Toward the end of her 30-minute speech, Clinton set aside politics for “something that doesn’t always come naturally to a Midwestern Methodist.”
“That is to talk about my own faith,” she said. “How it led me to a life of service. How it will guide me as president.”
“Sometimes people ask me ‘Are you a praying person?’ and I tell them if I wasn’t one before, one week living in the White House or on the campaign trail would have turned me into a praying person,” she quipped. “But I have the great blessing to be raised by a family and a church that instilled in me a deep and abiding Christian faith and practice.”
“I still remember my late father, a gruff former Navy man, on his knees praying by his bed every night. That made a big impression on me as a young girl, seeing him humble himself before God.
“My mother taught Sunday school at our church. Partly, she said, because she wanted to make sure that my brothers actually showed up at Sunday school after they walked out the door. Her faith was rooted in gratitude for the love that helped her survive a painful childhood after her own family abandoned and mistreated her. She was sustained by the kindness of others, like the first grade teacher who saw that she had nothing to eat at lunch and brought extra food to share.

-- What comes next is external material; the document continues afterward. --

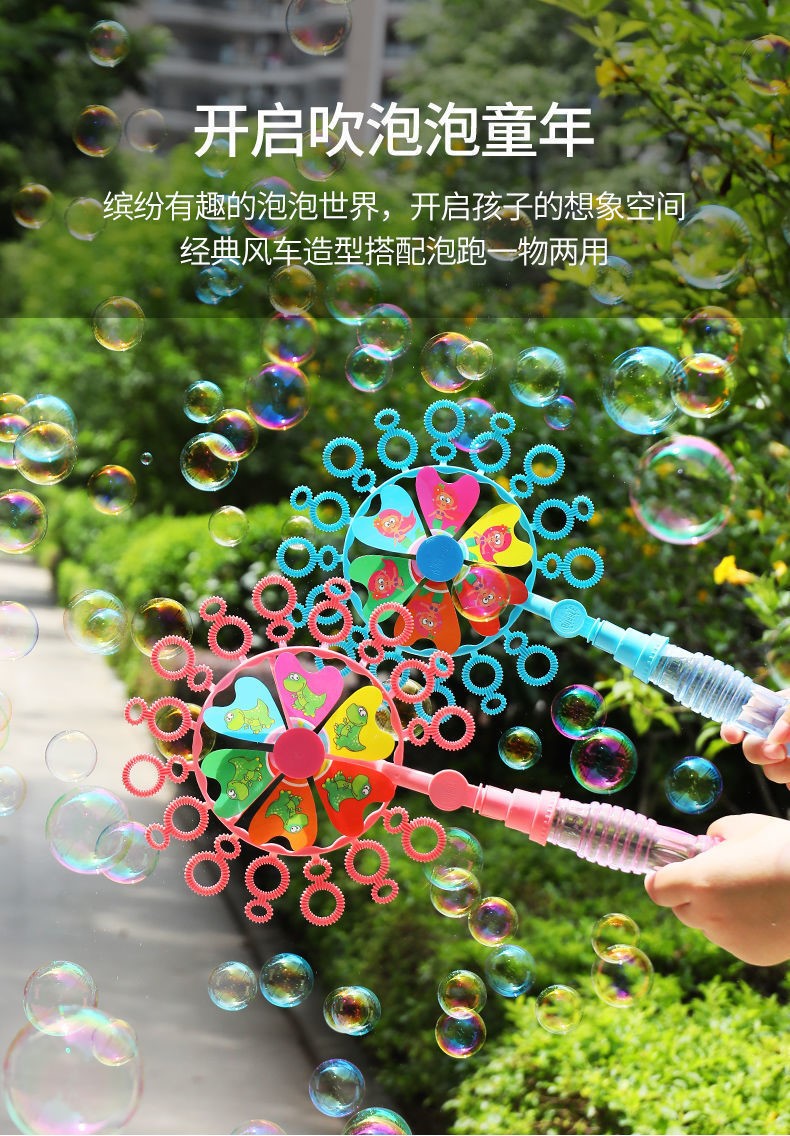 网红风车泡泡机儿童手持泡泡棒水女孩少女心ins泡泡器玩具礼物爱心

My mother was determined to pay that kindness forward, and she really liked the Wesleyan credo of our church, do all the good you can for all the people you can and in all the ways you can and as long as ever you can.
“I was also so blessed to have a remarkable youth minister who believed like John Wesley, the founder of Methodism, that the world is my parish. He told us – these young white kids in a suburban area of Chicago – you can’t just be satisfied to do your own church and your own middle-class life. We’re going into the inner city of Chicago. We’re going into church basements for fellowship with young people your age in African-American churches and Hispanic churches. That was the first time I was in a black church, when I was a teenager.”

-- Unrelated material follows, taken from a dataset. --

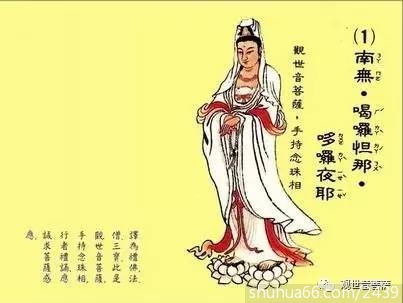 ���²�˳�ľ������ܣ��Կ�һ�ַ������ѳ��飡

When her youth minister sent teenagers home with permission slips from their parents allowing them to ride in the church van to hear a speech by Martin Luther King Jr., Clinton recalled that some of the parents wouldn’t let their kids go.
“My mother said this is a historic opportunity,” she said
“I remember hearing Dr. King preach one of those well-known sermons, ‘Staying Awake During a Revolution,’” she reminisced. “And then I stood in line with everybody in that big hall just to shake his hand and look into his eye.”
“His words, the power of his example, affected me deeply and added to the lessons of my minister to face the world as it is, not as we might want it to be, but to committing ourselves to turning it into what it should be,” Clinton said.
Clinton described the faith she inherited from her family and church as “an activist social justice faith; a roll-up-your-sleeves, get-your-hands-dirty faith.”
“I am grateful for the gift of personal salvation and the great obligation of the social gospel,” she said.